“Daytona” – Pusha T.
Sito web: http://www.kingpush.com/
Quanto si è evoluta l’estetica Southern Rap. Quanto è cambiata l’estetica di Pusha T. L’album “Daytona” (Good 2018) e il singolo “If You Know You Know” presentano la medesima copertina: cover concepita e creata da Akeem Smith e Alberto Erazo, quest’ultimo legato a tutto il circuito della crew G-Unit (Lloyd Banks/50 Cent). Poco accogliente e bellissimo questo lavabo di un bagno lussuoso, copiosamente in disordine, con l’aggiunta di chiazze rosa, come una foto a contatto con acidi, che suggerisce che l’immagine sia stata sviluppata su carta fotografica. Poco accogliente, invero, come il video clip del suddetto singolo. Poliziotti rabbiosi, cani posseduti e una Ferrari bianca con il nostro Terrence LeVarr Thornton a bordo. Si parla di Dio nei sui dischi, pure il fratello No Malice lo menziona spesso. Guardando la cover di “Daytona”, penso alle parole di Guglielmo ne “Il Nome Della Rosa”: «Hai mai trovato un posto dove Dio si trovi a suo agio?».
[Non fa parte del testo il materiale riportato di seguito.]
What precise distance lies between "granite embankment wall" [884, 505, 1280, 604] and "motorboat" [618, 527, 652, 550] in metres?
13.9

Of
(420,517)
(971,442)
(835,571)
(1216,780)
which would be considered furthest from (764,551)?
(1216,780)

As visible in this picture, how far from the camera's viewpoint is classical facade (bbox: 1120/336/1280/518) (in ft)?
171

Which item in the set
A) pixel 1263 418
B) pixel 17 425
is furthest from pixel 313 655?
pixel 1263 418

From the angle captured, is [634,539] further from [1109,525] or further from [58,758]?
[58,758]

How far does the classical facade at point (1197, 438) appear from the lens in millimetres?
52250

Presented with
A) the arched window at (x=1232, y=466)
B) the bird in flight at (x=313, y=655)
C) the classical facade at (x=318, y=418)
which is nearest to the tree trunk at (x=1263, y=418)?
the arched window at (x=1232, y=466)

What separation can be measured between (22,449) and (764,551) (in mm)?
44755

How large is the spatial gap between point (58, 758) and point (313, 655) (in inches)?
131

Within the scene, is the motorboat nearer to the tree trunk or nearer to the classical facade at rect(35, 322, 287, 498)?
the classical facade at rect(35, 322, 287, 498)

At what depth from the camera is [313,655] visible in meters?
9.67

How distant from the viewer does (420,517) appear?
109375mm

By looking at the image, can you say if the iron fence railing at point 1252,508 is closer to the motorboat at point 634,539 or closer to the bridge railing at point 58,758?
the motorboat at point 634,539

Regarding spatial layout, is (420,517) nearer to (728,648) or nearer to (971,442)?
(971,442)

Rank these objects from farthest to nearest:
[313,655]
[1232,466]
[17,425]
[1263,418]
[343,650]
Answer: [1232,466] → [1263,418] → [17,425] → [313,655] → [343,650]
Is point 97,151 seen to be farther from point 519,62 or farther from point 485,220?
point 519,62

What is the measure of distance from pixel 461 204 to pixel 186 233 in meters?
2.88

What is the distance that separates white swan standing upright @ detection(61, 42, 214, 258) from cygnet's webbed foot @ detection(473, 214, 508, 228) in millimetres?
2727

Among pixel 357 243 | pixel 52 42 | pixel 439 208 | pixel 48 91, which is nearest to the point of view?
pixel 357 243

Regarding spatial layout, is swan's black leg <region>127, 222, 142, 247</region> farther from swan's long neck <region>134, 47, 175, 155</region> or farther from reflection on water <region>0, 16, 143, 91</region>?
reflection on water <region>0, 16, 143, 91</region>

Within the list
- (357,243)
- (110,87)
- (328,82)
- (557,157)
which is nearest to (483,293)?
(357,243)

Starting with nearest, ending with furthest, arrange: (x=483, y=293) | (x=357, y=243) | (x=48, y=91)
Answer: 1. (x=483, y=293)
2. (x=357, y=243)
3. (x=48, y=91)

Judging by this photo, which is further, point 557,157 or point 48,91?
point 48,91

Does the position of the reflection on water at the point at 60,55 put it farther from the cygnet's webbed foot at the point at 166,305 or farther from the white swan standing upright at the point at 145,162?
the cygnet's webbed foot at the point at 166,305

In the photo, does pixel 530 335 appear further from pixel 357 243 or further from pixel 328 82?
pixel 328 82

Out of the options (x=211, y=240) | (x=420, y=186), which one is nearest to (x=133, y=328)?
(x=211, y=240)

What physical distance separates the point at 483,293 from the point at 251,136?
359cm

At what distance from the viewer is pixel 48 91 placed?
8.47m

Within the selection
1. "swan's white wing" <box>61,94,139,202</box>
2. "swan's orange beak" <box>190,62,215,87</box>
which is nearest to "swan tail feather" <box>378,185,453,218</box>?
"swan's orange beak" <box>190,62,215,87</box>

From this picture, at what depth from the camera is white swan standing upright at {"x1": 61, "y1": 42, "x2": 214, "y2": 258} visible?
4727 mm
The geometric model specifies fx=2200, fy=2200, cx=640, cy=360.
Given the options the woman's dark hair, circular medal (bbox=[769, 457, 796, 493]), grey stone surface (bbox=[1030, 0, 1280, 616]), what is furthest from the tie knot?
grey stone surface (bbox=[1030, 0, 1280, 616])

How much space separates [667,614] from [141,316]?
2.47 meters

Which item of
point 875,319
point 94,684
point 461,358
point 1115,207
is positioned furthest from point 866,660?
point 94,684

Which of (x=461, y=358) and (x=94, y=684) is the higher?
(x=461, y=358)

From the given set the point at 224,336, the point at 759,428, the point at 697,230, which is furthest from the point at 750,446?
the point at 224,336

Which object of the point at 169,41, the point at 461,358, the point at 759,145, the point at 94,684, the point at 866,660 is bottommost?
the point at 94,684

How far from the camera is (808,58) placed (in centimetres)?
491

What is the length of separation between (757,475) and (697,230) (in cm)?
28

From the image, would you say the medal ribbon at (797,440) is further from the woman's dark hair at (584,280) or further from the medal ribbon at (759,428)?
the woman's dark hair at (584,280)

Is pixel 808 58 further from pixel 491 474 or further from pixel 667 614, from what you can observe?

“Some Rap Songs” – Earl Sweatshirt 
Sito web: http://earlsweatshirt.com/
Parrebbe piuttosto famoso “Some Rap Songs” (Tan Cressida 2018) di Earl Sweatshirt. Bene, perchè la musica che vi è all’interno è bella. Bella e non proprio di facile ascolto. La copertina è giustamente ostica alla vista, un calzante impatto visivo per il contenuto dell’album. Probabilmente una delle cose più irritanti che io abbia mai visto in una copertina. Quest’opera urticante nasce dal simpatico connubio di Shamel e dello stesso Thebe Kgositsile; un nome scioglilingua come pure la sua Tan Cressida Records, non che il suo nickname sia da meno. Earl non è nuovo di queste curiose trovate. Otto anni addietro, per il suo album di esordio “Earl” (OFWGKTA 2010), scelse un volto distorto, ovviamente non il suo, decisamente inquietante. Come la musica, così l’immagine presentata ai nostri occhi non ci lascia pace. Mettere a proprio agio l’ascoltatore non sembra un opzione da prendere in considerazione. Ma la musica, che bella la sua musica. Pure questo è un disco Hip Hop, con una grande dose di aria fresca.



“Compro” – Skee Mask 

Sito web: http://iliantape.de/skee-mask/
Il tedesco Skee Mask con “Compro” (Ilian Tape 2018) mette a posto tutto, occhio e orecchie. Un posto tranquillo dove perdersi. Non importa l’evidenza della soltudine e della difficile sopravvivenza in quel luogo, il bello è perdersi con il proprio essere. La propria anima. Bryan Müller, produttore e DJ di Monaco, ci aveva abituato bene già in “Shred” (Ilian Tape 2016), con quella vista in nero su una montagna innevata; sarà che l’immagine di “Compro” sia un particolare di quel monte? Quell’immagine di questo bel disco mi riporta all’immaginario di “Fargo” (1996) diretto dai  fratelli Coen e “La Cosa” (1982) del Maestro John Carpenter. Salute da questo inverno tiepido.